There is no doubt that the real villains of the 21st century probably do embrace the thuggish brutality that we see oozing form his counterparts in Casino Royale. Like Licence To Kill before it (Sanchez) Bond faces adversaries that would be more at home in a Tarantino movie and there are times when you are crying out for a bald head and white cat to make an appearance just to remind you this is escapist fantasy and not an episode of Spooks with a big budget. The Character of Le Chiffre does promise a certain villainous familiarity but his rather unsphisticated demise is a disappointment compared to the more creative despatch of previous Bond baddies.
The stunts and set pieces are fantastic; no more dodgy CGI and dubious stunt doubles.....Craig is a much more believable action man than any of his predecessors. The film also benefits form a classy opening pre-title and, arguably, one of the best main title sequences ever.... an inventive and wildly stylish piece of retro art that pays homage to 60`s cool and is less formulaic than recent offerings....Maurice Binder would have been proud! The theme song, however is on a par with the low benchmark set by recent Bond films. Fortunately this is compensated by a gripping soundtrack that is David Arnold`s finest effort to date.

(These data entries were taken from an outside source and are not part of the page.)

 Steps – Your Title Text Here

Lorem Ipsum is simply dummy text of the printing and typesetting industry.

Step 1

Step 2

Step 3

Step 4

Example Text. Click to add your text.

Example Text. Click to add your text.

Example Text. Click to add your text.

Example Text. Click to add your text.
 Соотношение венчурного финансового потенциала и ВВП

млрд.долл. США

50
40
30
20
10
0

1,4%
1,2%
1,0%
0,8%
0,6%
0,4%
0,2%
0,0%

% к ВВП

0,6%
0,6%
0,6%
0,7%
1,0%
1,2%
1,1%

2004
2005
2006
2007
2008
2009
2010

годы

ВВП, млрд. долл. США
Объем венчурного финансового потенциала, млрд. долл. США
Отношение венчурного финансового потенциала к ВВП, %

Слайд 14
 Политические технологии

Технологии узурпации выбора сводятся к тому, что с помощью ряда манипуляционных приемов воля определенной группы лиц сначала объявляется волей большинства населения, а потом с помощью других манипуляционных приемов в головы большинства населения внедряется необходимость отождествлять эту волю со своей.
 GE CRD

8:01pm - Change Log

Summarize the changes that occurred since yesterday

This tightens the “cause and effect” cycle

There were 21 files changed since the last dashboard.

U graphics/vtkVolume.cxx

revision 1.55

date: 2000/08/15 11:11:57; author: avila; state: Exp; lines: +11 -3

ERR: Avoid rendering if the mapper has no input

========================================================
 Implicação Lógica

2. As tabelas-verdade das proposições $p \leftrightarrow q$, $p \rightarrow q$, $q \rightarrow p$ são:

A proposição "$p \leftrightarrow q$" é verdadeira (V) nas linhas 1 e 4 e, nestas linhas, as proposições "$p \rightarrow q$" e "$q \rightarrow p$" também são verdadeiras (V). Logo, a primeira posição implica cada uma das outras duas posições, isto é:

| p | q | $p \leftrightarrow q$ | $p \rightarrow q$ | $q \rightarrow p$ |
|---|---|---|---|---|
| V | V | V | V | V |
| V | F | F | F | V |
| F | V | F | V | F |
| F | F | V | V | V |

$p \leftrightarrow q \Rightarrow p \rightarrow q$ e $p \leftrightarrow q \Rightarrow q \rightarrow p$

So what of Daniel Craig? He can act, he can run, he can fight and he can look hard, he can even do romance....but is he believable as Bond? There are scenes in the Casino when he exudes menace and certainly reflects the dark persona of Fleming`s original character. But unfortunately, for me anyway, it`s the eyebrows and hair that desperately need that dark persona. In certain scenes, Craig`s blondness passes unnoticed due to lighting, grime or action sequences....but there are other times (emerging from the water and staring at a potential female conquest) when he looks like Worzel Gummidge on steroids. He was such a controversial choice in the first place that the producers could have at least compromised and tinted his albino eyebrows and darkened his hair...just as a token gesture! Because he isn`t the tallest Bond(you struggle in certain fight sequences to pick him out from the crowd), a darker hue would have at least had doubters more appeased when some subtle tinting could have been combined with his much-hyped physique and brooding persona.

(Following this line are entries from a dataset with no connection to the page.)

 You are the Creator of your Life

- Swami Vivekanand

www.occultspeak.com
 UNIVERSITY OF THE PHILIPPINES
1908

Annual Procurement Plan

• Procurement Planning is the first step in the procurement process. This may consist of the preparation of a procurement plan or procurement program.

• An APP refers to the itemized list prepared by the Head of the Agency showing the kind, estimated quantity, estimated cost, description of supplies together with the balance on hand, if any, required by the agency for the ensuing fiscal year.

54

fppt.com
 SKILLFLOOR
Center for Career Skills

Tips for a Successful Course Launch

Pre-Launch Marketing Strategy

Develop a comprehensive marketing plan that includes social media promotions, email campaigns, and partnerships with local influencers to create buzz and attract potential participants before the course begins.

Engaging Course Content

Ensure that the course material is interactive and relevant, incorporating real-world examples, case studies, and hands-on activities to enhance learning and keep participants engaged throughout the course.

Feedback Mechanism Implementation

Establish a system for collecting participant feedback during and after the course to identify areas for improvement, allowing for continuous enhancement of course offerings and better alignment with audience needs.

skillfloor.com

But as a NEW Bond? There is no doubt he has made the character much more realistic and complex than the last two actors to don the tux..........but do I really envisage Craig`s face when I think of Bond? To be honest ...no. And where do they go from here? This is Bond year Zero, so what comes next? If the producers intend to keep the gritty tone of the novels then perhaps they could do worse than to take the brave step of revisiting each novel in chronological order and updating the storylines to work in the modern era. This would at least achieve some much needed continuity to the series and allow Craig to grow into character as the novels unfold.
Somehow, I doubt they`ll have the courage of their convictions to attempt anything so bold, no matter how logical. Casino Royale is so far away from the patchwork mess that was Die Another Day that it was always going to be a good movie in it`s own right. Whether it is a great BOND movie with a great BOND.......well....no matter how much the critics enthuse, it is the public who will decide if Bad Ass Bond will be taken to their hearts. As for me..............I am still undecided. I saw this film with someone who doesn`t like Bond films....and they really enjoyed it. Perhaps that says it all.